> _EXCERPTED PASSAGE_
****

Thursday, May 26, 2016

CBC-TV Makes A Comeback





I've seen the future of Canadian TV and it includes a bigger role for CBC-TV.
I never thought that way last season as the public network's ratings sagged and government funding was slashed.
To see for myself I attended the fall TV launch at CBC-TV's Toronto headquarters.
It was my 46th consecutive CBC press launch let me tell you.
I started way back in 1970 as a summer student at The Globe And Mail when TV critic Blaik Kirby flatly refused to go because he said he was above such shindigs.
Back then 35 press TV critics attended from all across Canada --in those days Winnipeg and Ottawa had competing papers and Toronto had three TV critics one for each paper.
These days only a handful of print scribes remain --the rest are from .coms.
Even mighty TV Guide has expired.

****

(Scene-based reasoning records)
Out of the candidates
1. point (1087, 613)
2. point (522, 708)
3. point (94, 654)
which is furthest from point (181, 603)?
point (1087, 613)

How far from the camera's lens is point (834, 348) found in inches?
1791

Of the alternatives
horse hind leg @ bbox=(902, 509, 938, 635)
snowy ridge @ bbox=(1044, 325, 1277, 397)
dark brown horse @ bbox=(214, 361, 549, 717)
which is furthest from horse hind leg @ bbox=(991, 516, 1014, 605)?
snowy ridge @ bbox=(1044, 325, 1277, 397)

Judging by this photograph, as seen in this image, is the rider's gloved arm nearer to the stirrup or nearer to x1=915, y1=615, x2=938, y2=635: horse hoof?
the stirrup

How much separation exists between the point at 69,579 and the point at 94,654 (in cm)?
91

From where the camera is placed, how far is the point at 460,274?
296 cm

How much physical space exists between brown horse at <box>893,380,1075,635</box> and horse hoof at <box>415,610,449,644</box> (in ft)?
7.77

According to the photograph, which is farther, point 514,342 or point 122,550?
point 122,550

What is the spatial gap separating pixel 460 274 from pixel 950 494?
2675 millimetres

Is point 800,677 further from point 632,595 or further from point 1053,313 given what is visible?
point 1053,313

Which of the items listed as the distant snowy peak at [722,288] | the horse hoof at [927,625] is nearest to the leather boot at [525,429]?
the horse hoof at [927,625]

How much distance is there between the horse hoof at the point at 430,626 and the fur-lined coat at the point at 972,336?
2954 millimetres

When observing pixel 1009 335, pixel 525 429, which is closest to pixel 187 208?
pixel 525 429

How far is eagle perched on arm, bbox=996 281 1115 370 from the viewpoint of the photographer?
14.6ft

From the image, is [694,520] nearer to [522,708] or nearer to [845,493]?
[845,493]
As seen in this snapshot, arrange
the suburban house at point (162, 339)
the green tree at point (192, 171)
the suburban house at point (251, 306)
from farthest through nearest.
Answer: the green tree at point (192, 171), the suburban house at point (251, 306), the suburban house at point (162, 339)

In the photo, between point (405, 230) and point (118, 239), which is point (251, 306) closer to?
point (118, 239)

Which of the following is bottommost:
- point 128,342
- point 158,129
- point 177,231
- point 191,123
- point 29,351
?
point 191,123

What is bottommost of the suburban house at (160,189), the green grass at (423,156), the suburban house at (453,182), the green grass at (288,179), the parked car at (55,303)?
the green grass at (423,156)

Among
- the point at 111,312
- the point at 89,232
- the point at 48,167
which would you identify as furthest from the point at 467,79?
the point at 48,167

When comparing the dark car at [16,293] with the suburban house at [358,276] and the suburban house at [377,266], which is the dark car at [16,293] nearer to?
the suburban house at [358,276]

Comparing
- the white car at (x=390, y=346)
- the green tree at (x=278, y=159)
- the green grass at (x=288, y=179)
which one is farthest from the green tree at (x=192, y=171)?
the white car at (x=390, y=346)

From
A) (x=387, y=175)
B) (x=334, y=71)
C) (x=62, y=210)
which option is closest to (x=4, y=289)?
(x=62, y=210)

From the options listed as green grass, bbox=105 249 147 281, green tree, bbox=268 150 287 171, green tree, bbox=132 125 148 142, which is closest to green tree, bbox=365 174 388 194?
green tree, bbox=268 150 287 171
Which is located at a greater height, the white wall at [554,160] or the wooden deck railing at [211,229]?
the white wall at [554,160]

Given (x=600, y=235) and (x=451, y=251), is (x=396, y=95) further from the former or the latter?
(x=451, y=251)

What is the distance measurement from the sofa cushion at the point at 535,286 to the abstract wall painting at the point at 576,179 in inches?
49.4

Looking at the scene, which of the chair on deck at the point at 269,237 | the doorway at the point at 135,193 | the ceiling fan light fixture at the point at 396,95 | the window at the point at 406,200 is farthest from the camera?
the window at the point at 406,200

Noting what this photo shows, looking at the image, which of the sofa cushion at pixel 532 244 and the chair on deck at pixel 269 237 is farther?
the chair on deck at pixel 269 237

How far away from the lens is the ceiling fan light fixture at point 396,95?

****

> _WORK TO BE COMPLETED_
Quote the post about CBC-TV's comeback word for word, beginning at the words "To see for myself" and stopping after the words "Guide has expired.".

> _CORRECT RESPONSE_
To see for myself I attended the fall TV launch at CBC-TV's Toronto headquarters.
It was my 46th consecutive CBC press launch let me tell you.
I started way back in 1970 as a summer student at The Globe And Mail when TV critic Blaik Kirby flatly refused to go because he said he was above such shindigs.
Back then 35 press TV critics attended from all across Canada --in those days Winnipeg and Ottawa had competing papers and Toronto had three TV critics one for each paper.
These days only a handful of print scribes remain --the rest are from .coms.
Even mighty TV Guide has expired.